Noteworthy limitations on the scope of Title VII as proposed • That religion, sex, or national origin may, under certain circumstances, be a BFOQ; • The protection of governmental security requirements, as a precondition to certain employment; • The protection of bona fide seniority systems which influence wages, or other terms or conditions of employment – where not employed for the purpose of discriminating on the basis of race, etc.; • The “limited” protection of an “employer’s” use of “professionally developed” ability tests; • The prohibition of “racial balancing” (Note Vaas’ concern whether an existing "imbalance" could be considered in determining motivation for the overt act of denying employment to a member of a minority group, and his related question whether Title VII would permit claims of “reverse discrimination”).

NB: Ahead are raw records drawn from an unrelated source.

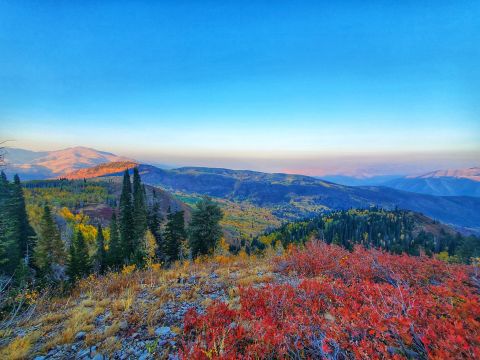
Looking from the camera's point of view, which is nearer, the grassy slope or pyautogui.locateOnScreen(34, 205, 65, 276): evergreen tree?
the grassy slope

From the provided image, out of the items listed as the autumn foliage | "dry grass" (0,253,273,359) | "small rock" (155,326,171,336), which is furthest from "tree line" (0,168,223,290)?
"small rock" (155,326,171,336)

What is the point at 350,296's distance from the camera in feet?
28.0

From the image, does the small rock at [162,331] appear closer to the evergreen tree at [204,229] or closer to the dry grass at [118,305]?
the dry grass at [118,305]

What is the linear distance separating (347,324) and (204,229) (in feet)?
93.8

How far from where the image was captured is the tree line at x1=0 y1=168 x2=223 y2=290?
33656 mm

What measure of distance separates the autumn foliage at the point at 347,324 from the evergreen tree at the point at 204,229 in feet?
77.7

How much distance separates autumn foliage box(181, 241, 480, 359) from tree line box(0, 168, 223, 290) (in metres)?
24.1

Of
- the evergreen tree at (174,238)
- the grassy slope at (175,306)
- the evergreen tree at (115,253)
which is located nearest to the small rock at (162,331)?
the grassy slope at (175,306)

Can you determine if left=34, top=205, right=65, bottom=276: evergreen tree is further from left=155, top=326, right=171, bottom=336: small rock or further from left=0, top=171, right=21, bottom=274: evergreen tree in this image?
left=155, top=326, right=171, bottom=336: small rock

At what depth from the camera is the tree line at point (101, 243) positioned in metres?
33.7

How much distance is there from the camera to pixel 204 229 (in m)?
33.4

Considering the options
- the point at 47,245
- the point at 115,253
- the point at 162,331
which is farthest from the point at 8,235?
the point at 162,331

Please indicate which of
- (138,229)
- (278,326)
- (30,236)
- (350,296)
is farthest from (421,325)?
(30,236)

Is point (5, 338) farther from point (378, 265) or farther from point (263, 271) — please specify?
point (378, 265)
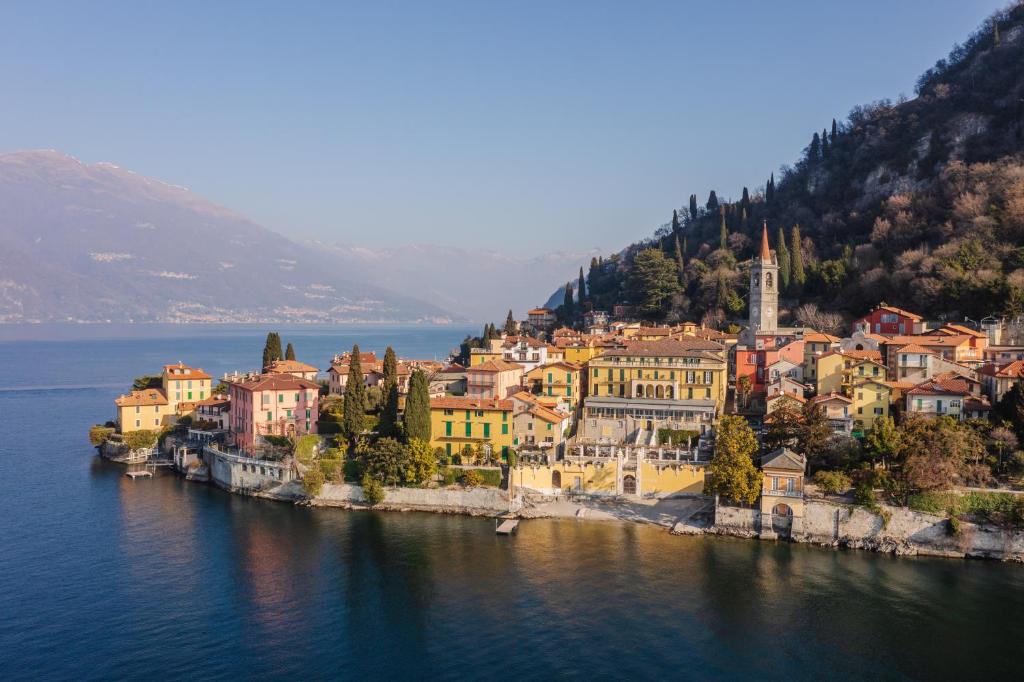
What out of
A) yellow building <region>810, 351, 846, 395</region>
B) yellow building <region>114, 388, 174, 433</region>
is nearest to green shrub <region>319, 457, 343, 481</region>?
yellow building <region>114, 388, 174, 433</region>

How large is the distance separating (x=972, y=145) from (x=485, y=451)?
65.7 metres

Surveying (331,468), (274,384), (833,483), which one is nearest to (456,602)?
(331,468)

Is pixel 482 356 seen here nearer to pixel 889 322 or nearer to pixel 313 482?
pixel 313 482

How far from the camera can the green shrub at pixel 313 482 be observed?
45875mm

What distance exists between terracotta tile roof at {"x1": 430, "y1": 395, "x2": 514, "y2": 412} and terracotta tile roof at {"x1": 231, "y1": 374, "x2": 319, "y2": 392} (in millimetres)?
10755

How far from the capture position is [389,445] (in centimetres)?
4528

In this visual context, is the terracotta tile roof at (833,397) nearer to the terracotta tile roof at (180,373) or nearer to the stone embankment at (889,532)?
the stone embankment at (889,532)

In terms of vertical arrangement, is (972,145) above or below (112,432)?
above

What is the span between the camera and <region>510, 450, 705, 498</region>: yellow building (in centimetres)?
4369

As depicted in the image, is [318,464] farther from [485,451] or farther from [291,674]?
[291,674]

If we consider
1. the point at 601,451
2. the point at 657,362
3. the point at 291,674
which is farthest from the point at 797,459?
the point at 291,674

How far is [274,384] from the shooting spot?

The EEOC • Vaas emphasizes the legislated limitations on the newly established Commission’s power to: • Establish offices (The structure of EEOC remains dynamic), and require employer record-keeping; • Engage in litigation to directly enforce the statute (Limiting the Agency’s basic role to private, confidential efforts at conciliation of disputes, but allowing EEOC to refer “pattern or practice” cases to the Attorney General and to assist the USOAG in litigation).
Monetary remedies & Attorneys fees • Note the original vesting of subject matter jurisdiction in the federal courts, and the exclusive provision of equitable remedies, including back pay; • Note the provision for the judicial award of attorneys’ fees to a prevailing plaintiff, in comparison to the private tort system’s compensation scheme for attorneys.
Conclusion • Vaas’ concluding commentary presages the Supreme Court’s struggle, over the next four decades to define “discrimination” and establish the boundaries of Title VII’s application; • Although Title VII, and the other provisions of the 1964 Civil Rights Act, are the product of a courageous leadership on the part of the Executive and Congress, the inadequacies of the legislative process have provided students of this subject with an opportunity to engage in a critical study of how the Supreme Court works, and whether it has been efficient and effective, in enforcing a nondiscrimination principle fashioned by a debate which was mightily influenced by geo-cultural factors.